* TASK: Copy out, word for word, everything from the line containing "Is point 794,165" down to the end of the records.

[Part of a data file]

--------------------

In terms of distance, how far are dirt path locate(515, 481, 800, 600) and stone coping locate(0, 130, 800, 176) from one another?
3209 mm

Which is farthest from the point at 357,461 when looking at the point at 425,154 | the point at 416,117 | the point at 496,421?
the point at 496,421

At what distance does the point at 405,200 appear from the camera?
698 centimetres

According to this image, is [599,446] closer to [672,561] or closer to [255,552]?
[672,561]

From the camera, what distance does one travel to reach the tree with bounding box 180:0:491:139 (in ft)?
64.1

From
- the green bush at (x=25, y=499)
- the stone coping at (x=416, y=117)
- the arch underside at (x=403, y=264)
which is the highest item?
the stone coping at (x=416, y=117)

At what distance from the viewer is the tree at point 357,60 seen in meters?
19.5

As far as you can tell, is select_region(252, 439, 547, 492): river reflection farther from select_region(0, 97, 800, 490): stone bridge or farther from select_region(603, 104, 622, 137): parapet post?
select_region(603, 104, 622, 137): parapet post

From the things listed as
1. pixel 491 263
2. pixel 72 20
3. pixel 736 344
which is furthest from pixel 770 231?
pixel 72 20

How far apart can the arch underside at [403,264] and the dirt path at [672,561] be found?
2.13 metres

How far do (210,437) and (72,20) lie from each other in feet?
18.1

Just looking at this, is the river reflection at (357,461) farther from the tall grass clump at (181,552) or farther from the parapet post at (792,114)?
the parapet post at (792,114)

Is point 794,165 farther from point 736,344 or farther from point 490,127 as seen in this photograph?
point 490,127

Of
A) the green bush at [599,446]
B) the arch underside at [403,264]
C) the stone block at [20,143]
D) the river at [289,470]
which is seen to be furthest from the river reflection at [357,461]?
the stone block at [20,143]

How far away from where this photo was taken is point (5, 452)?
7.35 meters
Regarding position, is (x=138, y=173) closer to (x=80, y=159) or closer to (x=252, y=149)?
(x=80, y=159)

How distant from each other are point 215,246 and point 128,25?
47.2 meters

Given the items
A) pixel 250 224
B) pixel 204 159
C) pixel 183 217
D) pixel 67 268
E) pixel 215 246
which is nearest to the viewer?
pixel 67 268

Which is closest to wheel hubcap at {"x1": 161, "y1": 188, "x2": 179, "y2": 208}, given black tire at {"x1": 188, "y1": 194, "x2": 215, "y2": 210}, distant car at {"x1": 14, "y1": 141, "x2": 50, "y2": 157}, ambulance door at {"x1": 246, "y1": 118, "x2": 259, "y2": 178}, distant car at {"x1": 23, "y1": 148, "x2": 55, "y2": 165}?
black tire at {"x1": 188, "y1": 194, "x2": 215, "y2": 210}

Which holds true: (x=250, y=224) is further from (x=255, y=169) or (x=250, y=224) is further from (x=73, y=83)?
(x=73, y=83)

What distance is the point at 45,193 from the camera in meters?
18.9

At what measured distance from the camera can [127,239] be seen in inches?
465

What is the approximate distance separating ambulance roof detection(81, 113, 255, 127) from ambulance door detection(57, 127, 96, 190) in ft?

--------------------

* SOLUTION TO THE PROBLEM:
Is point 794,165 farther from point 736,344 or farther from point 490,127 as seen in this photograph?
point 490,127

Of
A) the green bush at [599,446]
B) the arch underside at [403,264]
C) the stone block at [20,143]
D) the river at [289,470]
which is seen to be furthest from the river reflection at [357,461]?
the stone block at [20,143]

How far away from where this photo was taken is point (5, 452)?
7.35 meters
Regarding position, is (x=138, y=173) closer to (x=80, y=159) or closer to (x=252, y=149)?
(x=80, y=159)

How distant from each other are point 215,246 and point 128,25?
47.2 meters

Given the items
A) pixel 250 224
B) pixel 204 159
C) pixel 183 217
D) pixel 67 268
E) pixel 215 246
which is nearest to the viewer?
pixel 67 268

Which is closest to wheel hubcap at {"x1": 161, "y1": 188, "x2": 179, "y2": 208}, given black tire at {"x1": 188, "y1": 194, "x2": 215, "y2": 210}, distant car at {"x1": 14, "y1": 141, "x2": 50, "y2": 157}, ambulance door at {"x1": 246, "y1": 118, "x2": 259, "y2": 178}, distant car at {"x1": 23, "y1": 148, "x2": 55, "y2": 165}?
black tire at {"x1": 188, "y1": 194, "x2": 215, "y2": 210}

Which holds true: (x=250, y=224) is further from (x=255, y=169) or (x=250, y=224) is further from (x=73, y=83)?
(x=73, y=83)

What distance is the point at 45,193 from the camera in meters?
18.9

At what measured distance from the camera can [127,239] be seen in inches?
465

What is the approximate distance separating ambulance roof detection(81, 113, 255, 127) from ambulance door detection(57, 127, 96, 190) in ft?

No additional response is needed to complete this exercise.